El cruce de ambos datos sería una señal de las dificultades cada vez mayores que la crisis impone a la hora de intentar reducir el impacto de medidas negativas sobre las dotaciones de las compañías.

Por otra parte, el documento recuerda que los procedimientos que terminan sin acuerdo dejan a las partes en libertad de acción para tomar las decisiones que crean necesarias. Además, advierte que "cualquiera de las medidas adoptadas, provengan de la parte empresarial o de la parte trabajadora, ponen en riesgo el empleo", y señala que "no existe un seguimiento de los pasos siguientes que adopta el conflicto".

Esa conclusión estaría justificando la intención de prolongar los tiempos de las negociaciones, una decisión que podría tomar de oficio el Ministerio.

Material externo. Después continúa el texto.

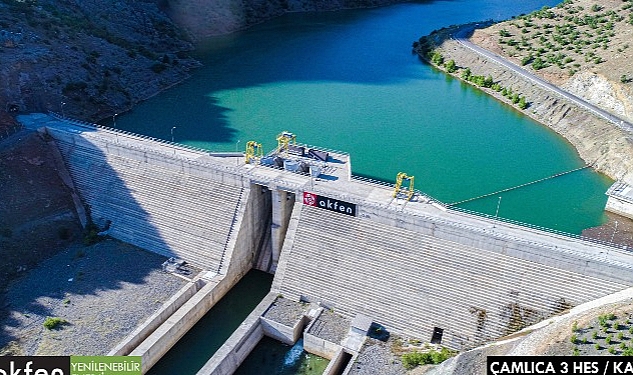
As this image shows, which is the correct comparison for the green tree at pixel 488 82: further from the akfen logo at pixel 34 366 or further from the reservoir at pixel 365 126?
the akfen logo at pixel 34 366

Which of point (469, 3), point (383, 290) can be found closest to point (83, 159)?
point (383, 290)

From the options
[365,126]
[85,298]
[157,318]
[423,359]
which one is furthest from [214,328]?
[365,126]

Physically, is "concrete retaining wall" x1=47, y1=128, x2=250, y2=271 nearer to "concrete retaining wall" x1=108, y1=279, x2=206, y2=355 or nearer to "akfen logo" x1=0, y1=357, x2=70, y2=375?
"concrete retaining wall" x1=108, y1=279, x2=206, y2=355

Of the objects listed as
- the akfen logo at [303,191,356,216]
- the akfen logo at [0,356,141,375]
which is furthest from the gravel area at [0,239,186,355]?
the akfen logo at [303,191,356,216]

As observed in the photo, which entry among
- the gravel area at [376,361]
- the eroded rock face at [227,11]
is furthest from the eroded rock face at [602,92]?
the eroded rock face at [227,11]

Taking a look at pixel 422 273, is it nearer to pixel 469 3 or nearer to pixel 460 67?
pixel 460 67

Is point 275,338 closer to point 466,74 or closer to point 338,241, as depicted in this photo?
point 338,241
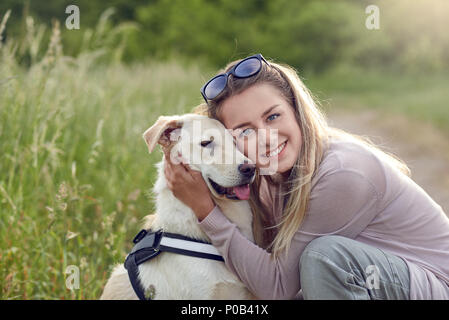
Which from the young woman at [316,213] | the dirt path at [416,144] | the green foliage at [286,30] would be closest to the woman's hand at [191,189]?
the young woman at [316,213]

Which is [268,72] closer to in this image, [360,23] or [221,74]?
[221,74]

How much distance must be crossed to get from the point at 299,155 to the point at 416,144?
644 centimetres

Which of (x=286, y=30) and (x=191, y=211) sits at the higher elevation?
(x=286, y=30)

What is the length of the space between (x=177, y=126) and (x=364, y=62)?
27796 millimetres

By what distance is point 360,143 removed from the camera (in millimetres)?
2486

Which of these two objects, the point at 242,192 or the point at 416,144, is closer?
the point at 242,192

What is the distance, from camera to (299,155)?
245 centimetres

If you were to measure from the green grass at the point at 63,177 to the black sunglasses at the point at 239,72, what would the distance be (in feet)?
3.33

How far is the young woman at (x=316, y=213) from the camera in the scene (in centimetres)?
214

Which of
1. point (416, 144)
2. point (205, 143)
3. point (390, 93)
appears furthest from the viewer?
point (390, 93)

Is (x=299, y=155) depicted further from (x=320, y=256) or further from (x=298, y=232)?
(x=320, y=256)

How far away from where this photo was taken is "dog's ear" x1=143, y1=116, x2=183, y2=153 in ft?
8.13

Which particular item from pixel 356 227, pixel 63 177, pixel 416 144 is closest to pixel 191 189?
pixel 356 227
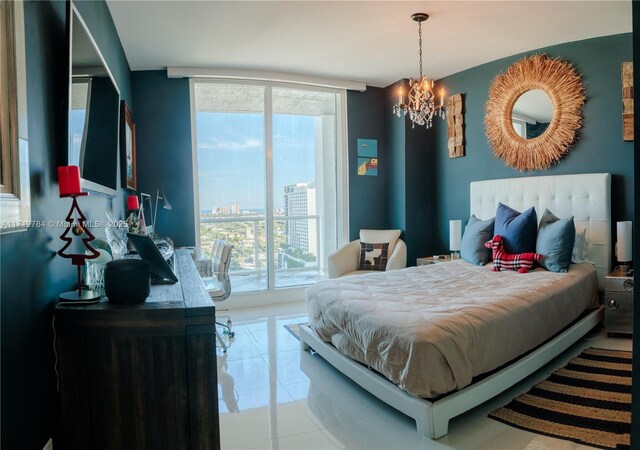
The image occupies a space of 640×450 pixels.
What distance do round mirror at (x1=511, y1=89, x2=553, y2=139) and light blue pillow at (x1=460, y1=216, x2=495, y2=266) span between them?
1.10 m

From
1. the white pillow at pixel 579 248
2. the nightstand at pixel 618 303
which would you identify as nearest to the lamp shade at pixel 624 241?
the nightstand at pixel 618 303

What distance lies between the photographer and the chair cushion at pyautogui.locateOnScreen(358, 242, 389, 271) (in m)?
5.08

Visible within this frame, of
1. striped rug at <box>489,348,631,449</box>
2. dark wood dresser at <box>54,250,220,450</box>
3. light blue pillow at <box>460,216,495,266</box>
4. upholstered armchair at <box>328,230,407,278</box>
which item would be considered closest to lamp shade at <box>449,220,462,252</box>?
light blue pillow at <box>460,216,495,266</box>

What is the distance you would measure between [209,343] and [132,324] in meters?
0.29

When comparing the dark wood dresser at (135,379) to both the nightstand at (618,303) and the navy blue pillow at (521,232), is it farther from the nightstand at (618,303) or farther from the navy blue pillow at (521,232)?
the nightstand at (618,303)

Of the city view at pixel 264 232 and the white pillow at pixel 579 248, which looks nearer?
the white pillow at pixel 579 248

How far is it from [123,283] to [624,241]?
400 centimetres

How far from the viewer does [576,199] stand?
13.0 feet

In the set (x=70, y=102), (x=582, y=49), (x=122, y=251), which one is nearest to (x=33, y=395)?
(x=70, y=102)

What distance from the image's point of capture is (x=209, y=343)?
1527 mm

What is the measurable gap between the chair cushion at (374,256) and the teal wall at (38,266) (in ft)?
11.9

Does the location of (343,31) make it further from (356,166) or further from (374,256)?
(374,256)

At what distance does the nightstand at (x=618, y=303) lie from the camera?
3398mm

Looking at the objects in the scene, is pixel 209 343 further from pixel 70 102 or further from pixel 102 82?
pixel 102 82
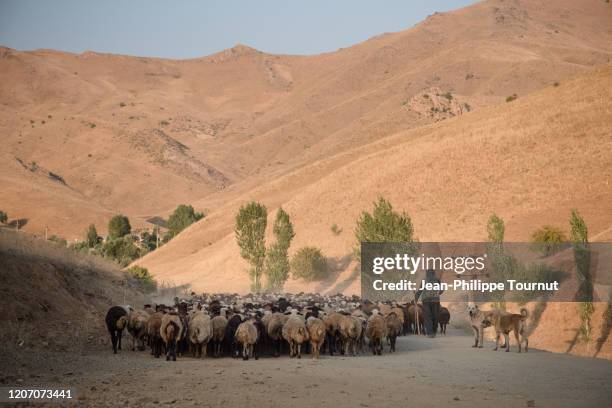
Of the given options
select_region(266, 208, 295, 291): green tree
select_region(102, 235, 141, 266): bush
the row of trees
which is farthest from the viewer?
select_region(102, 235, 141, 266): bush

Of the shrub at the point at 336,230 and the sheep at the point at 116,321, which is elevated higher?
the shrub at the point at 336,230

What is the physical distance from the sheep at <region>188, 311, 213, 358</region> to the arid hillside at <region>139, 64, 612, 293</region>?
116ft

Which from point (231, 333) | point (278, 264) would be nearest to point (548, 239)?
point (278, 264)

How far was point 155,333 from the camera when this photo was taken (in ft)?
66.4

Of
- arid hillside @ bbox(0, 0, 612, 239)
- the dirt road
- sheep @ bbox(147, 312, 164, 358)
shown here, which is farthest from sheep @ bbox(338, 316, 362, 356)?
arid hillside @ bbox(0, 0, 612, 239)

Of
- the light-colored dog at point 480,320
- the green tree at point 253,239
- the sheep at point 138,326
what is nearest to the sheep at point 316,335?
the sheep at point 138,326

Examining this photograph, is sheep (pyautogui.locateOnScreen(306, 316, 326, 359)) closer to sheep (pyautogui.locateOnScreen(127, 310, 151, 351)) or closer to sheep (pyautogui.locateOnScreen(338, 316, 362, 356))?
sheep (pyautogui.locateOnScreen(338, 316, 362, 356))

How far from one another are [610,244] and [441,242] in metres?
24.5

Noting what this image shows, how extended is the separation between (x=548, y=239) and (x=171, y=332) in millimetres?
36705

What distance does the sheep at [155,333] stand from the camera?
66.5ft

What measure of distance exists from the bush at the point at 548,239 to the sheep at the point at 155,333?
30.3 metres

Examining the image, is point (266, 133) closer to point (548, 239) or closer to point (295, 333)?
point (548, 239)

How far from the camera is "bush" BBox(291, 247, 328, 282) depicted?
5997 cm

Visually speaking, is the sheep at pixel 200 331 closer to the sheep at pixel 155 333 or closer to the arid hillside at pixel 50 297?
the sheep at pixel 155 333
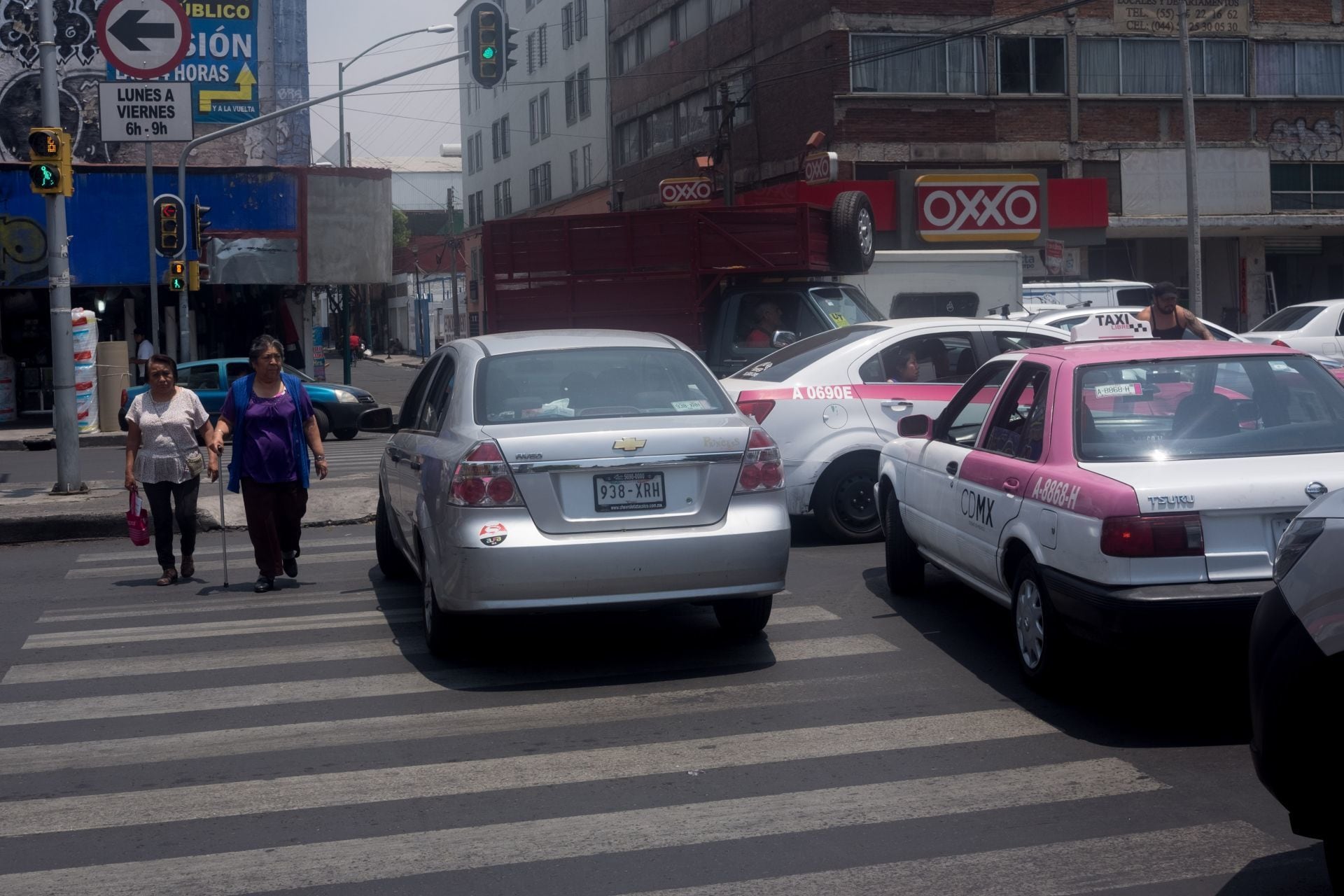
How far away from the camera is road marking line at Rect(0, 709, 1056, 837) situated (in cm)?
521

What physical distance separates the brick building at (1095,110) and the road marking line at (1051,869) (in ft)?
98.3

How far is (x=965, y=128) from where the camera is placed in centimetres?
3622

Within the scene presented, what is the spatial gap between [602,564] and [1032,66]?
109ft

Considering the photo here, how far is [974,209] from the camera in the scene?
33.8m

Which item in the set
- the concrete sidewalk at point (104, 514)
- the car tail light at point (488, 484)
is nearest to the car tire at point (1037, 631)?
the car tail light at point (488, 484)

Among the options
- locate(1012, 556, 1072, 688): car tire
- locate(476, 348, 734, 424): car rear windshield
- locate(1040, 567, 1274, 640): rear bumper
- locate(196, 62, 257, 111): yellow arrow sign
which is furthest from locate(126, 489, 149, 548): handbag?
locate(196, 62, 257, 111): yellow arrow sign

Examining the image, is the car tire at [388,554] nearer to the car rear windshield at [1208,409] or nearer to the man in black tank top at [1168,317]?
the car rear windshield at [1208,409]

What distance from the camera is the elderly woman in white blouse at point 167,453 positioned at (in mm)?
9859

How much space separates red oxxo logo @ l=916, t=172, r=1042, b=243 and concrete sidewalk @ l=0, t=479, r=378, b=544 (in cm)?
2272

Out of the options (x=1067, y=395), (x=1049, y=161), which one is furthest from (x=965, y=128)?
(x=1067, y=395)

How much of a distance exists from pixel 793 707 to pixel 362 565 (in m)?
5.04

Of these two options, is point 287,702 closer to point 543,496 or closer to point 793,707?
point 543,496

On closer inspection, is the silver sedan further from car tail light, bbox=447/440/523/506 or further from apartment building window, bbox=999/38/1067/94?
apartment building window, bbox=999/38/1067/94

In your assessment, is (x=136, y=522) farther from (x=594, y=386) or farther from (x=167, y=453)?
(x=594, y=386)
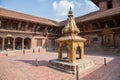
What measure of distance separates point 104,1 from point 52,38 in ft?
45.4

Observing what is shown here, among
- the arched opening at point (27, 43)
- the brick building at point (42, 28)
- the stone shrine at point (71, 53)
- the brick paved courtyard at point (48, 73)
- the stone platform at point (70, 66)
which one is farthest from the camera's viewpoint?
the arched opening at point (27, 43)

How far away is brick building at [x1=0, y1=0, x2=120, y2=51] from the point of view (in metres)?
18.2

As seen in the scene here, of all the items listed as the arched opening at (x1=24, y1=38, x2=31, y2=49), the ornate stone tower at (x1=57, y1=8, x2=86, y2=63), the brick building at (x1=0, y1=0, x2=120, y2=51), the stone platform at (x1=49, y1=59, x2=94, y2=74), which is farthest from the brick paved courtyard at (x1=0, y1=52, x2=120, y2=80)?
the arched opening at (x1=24, y1=38, x2=31, y2=49)

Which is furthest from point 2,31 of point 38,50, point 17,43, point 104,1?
point 104,1

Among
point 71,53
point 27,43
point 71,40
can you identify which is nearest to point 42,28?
point 27,43

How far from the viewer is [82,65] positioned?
8203 mm

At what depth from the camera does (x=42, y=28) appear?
81.5ft

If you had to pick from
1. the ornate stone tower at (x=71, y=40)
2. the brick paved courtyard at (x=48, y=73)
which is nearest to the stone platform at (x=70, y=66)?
the brick paved courtyard at (x=48, y=73)

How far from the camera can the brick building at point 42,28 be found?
18234 millimetres

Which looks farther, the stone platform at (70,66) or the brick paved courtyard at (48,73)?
the stone platform at (70,66)

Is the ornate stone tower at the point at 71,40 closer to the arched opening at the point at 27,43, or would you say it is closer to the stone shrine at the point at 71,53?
the stone shrine at the point at 71,53

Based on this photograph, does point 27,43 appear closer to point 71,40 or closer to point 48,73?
point 71,40

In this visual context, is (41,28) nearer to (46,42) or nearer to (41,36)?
(41,36)

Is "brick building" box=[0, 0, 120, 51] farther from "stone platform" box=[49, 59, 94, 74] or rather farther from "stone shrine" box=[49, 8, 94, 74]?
"stone platform" box=[49, 59, 94, 74]
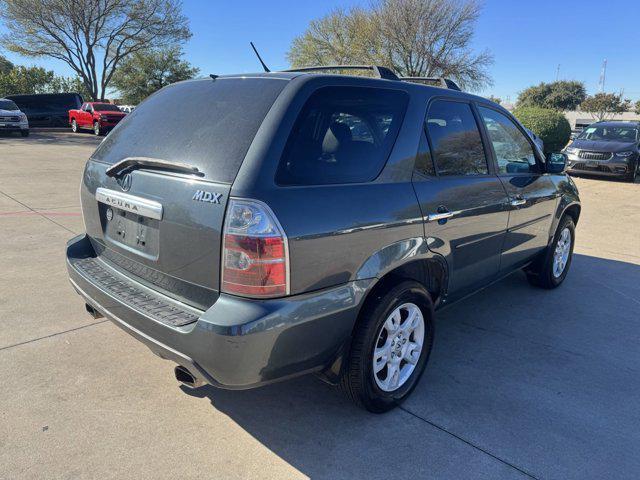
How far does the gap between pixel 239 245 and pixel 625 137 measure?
1530 centimetres

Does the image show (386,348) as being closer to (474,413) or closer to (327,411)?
(327,411)

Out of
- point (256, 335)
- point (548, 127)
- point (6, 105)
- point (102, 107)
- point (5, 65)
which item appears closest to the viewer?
point (256, 335)

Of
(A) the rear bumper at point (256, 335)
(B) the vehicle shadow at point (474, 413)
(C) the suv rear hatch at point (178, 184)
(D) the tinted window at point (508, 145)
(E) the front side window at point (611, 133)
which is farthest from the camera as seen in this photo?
(E) the front side window at point (611, 133)

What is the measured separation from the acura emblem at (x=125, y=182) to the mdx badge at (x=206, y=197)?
56 centimetres

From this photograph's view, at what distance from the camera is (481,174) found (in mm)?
3520

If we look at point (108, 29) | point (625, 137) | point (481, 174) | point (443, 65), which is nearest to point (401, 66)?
point (443, 65)

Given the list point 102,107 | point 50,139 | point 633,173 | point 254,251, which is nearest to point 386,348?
point 254,251

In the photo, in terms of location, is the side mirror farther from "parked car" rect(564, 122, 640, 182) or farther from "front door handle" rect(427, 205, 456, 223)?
"parked car" rect(564, 122, 640, 182)

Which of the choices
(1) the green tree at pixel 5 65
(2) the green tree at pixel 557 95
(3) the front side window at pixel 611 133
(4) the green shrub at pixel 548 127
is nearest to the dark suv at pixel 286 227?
(3) the front side window at pixel 611 133

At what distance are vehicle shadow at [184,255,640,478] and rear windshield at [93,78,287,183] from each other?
4.69 ft

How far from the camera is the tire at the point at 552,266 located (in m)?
4.80

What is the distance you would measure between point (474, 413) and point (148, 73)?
52.6 m

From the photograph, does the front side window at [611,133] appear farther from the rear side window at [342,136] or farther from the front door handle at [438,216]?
the rear side window at [342,136]

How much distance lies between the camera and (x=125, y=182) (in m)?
2.63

Sobre ese punto, Funes de Rioja señaló su conformidad respecto de si hay acuerdo de partes para ir a la conciliación obligatoria. Pero advirtió que, si se alargan los tiempos sin voluntad de las partes, se correría el riesgo de tan sólo generar más perjuicios. "No se puede inhibir a las empresas en forma permanente", sostuvo.

Durante los plazos de negociaciones de crisis o por conciliación obligatoria, la firma no puede afectar con ninguna disposición al personal y los trabajadores deben suspender las medidas de fuerza.